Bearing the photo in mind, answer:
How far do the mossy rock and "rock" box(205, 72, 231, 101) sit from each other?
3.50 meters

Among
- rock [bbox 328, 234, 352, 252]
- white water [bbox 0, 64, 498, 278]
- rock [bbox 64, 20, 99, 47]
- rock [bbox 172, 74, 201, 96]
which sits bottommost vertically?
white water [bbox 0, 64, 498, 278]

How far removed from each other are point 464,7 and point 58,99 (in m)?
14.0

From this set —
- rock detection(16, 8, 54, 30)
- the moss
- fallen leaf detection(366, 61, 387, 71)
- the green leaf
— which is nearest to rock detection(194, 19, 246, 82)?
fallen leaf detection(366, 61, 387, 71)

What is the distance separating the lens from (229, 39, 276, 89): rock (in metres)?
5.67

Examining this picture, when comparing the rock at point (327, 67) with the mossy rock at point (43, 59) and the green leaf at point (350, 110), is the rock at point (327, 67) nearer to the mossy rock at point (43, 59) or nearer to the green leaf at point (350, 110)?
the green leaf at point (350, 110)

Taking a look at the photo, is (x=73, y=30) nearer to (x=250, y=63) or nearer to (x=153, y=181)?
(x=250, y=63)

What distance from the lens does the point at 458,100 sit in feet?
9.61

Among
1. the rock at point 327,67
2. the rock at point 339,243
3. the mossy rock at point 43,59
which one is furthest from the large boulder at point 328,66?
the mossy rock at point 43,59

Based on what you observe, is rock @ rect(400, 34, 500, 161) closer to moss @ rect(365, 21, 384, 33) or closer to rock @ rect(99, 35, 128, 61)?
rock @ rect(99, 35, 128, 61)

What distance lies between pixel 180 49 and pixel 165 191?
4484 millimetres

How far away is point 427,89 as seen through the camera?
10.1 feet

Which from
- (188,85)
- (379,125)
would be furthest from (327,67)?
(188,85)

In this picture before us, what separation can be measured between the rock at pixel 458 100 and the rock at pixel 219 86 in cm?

• **YOUR INSTRUCTIONS**: Begin with the line that contains "Taking a look" and end with the last line of the records; set down every line in that span exactly, and nothing else.

• **RESPONSE**:
Taking a look at the photo, is (x=73, y=30) nearer to (x=250, y=63) or nearer to (x=153, y=181)?
(x=250, y=63)

What distance from the lens does the point at 458,100 sit in feet?
9.61

Among
1. the rock at point 327,67
2. the rock at point 339,243
3. the mossy rock at point 43,59
which one is furthest from the large boulder at point 328,66?
the mossy rock at point 43,59

Based on what you observe, is rock @ rect(400, 34, 500, 161) closer to moss @ rect(365, 21, 384, 33) or closer to rock @ rect(99, 35, 128, 61)?
rock @ rect(99, 35, 128, 61)

What distance lies between pixel 180 49 and pixel 165 191?
4484 millimetres

How far away is point 427,89 as seen through the camera?
10.1 feet

Which from
- (188,85)
- (379,125)
would be furthest from (327,67)?
(188,85)

In this picture before us, what separation can be measured between the rock at pixel 458 100 and the rock at pixel 219 86 in cm?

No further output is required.